Boston 1737: A Local News Network Case Study

Map of Boston

Boston in 1737 was a town becoming a city. It was both a traditional face-to-face community and a modern urban place: a community of strangers. Though the population was only about fifteen thousand, Boston was the largest city in British America at that time. And those fifteen thousand inhabitants were densely crowded onto a 1.2 square-mile peninsula jutting into Boston Harbor. In the mid-eighteenth century, Bostonians were increasingly divided by social and economic class, yet their individual lives were intertwined—in personal relationships, but also in the milieu of local public life. This case study offers a glimpse into the role of news in that milieu, examining how Bostonians navigated public life in their city by publishing, reading, and writing about the news.

The focus is on local news in a local community context.
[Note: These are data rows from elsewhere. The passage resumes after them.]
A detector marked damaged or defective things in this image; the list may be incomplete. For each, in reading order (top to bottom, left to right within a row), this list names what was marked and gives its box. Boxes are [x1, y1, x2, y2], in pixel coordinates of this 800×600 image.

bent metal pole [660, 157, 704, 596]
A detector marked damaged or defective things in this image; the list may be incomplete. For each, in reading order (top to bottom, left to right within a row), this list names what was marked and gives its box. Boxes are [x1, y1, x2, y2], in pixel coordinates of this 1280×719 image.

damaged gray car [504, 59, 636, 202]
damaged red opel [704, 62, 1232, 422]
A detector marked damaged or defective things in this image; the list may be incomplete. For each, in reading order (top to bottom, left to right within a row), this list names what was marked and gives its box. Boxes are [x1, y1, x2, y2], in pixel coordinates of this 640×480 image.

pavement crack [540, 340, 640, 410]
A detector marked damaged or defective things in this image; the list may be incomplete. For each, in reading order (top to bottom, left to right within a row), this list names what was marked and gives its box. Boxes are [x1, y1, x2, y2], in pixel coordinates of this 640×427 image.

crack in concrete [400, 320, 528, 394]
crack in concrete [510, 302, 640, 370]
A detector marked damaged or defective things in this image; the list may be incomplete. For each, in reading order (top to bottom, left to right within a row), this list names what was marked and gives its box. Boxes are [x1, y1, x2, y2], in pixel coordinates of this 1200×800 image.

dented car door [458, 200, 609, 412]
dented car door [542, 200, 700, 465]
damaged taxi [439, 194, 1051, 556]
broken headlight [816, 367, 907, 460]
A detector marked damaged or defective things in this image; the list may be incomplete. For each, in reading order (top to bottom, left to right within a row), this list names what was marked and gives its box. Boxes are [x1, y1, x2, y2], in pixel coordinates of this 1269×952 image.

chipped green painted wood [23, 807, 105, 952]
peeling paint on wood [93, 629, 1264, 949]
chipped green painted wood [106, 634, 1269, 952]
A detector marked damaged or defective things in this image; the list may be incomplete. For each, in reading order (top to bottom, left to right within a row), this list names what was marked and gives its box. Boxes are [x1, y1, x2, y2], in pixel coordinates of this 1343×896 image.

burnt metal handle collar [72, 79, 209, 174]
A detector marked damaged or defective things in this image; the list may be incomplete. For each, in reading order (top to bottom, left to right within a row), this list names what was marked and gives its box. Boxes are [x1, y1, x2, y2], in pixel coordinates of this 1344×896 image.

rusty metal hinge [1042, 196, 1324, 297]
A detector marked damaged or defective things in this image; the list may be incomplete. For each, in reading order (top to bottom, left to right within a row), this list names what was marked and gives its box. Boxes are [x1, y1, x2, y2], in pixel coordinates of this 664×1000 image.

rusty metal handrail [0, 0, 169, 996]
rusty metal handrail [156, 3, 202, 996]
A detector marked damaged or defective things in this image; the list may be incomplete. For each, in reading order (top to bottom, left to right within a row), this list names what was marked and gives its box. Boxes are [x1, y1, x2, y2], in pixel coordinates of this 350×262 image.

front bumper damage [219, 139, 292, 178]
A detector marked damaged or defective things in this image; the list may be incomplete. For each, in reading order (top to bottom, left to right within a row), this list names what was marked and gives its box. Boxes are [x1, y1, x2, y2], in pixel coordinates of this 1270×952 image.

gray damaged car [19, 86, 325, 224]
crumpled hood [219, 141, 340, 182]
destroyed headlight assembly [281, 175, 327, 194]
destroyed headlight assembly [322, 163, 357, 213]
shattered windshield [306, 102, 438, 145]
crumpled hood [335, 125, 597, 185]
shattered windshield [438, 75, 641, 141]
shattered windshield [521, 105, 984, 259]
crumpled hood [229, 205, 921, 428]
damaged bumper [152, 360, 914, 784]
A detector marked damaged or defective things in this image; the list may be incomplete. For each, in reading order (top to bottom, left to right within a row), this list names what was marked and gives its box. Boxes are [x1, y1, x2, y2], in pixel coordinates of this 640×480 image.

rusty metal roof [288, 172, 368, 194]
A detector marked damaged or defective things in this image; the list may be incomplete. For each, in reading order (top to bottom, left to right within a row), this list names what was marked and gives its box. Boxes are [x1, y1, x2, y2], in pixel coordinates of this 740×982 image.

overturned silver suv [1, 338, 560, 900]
The providential interpretation of events, such as a sermon on a house fire, was part of that context, but so were the practical policy implications of events, such as proposals at a town meeting calling for stricter chimney inspections. At one end of a continuum, news involved major public events and interpretations of events certified by the governor and other local authorities; at the other end, news involved routine events that Bostonians noticed and indexed into the daily rhythms of their lives.

The media through which news circulated in eighteenth-century Boston ranged from oral/aural communication (bells and drums, meetings and sermons, street gatherings and private conversations) to handwritten documents (letters, diaries, and manuscript “publications”) to print (pamphlets, broadsides, printed sermons, almanacs, and newspapers). The items included in this case study reflect the different functions of the media forms and the interplay among them. Often the same news appeared across all or most of these media but in different styles, ranging from terse statements of fact to elaborate interpretive commentary. Of course, the news milieu of Boston stretched out to the entire world; Bostonians were readers of letters, books, and newspapers from abroad. But it was strikingly local as well.

The focus here on one year—1737—suggests the links between events in the city and the uses that people made of those events in verbal, handwritten, and printed communication systems.